> _PROBLEM_:
For the material below, please count the lines containing "反面词采用". Reply with the count alone.

> _DATA PROVIDED_:

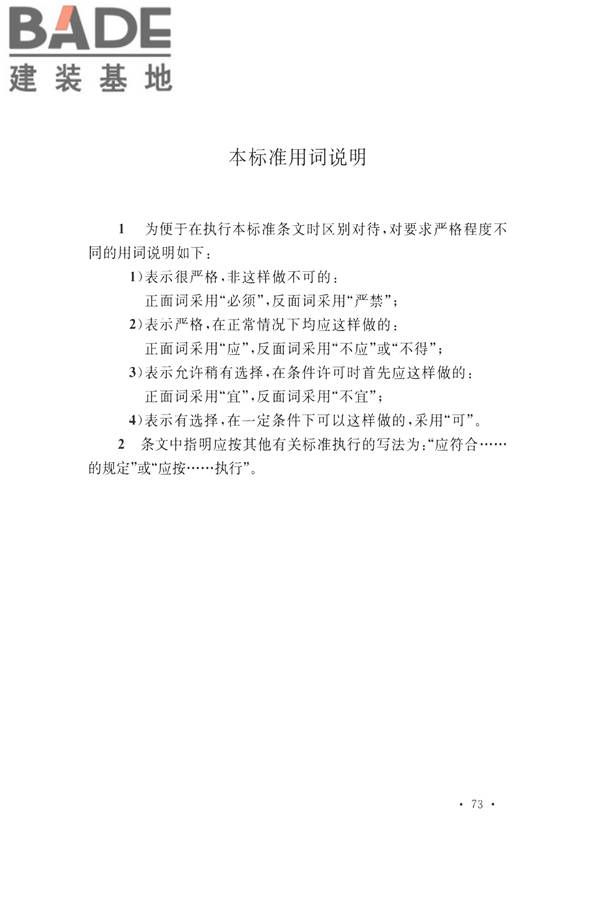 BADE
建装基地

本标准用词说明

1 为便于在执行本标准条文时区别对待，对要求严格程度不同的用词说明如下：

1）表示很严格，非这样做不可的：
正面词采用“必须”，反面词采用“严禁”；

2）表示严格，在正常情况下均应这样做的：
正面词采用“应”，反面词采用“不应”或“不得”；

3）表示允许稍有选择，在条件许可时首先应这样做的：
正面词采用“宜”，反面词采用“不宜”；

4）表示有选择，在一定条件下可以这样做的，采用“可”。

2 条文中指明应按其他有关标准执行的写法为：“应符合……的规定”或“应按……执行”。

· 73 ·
* * *
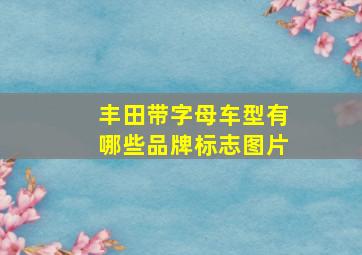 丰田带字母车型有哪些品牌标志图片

> _OUTPUT OF THE EXERCISE_:
3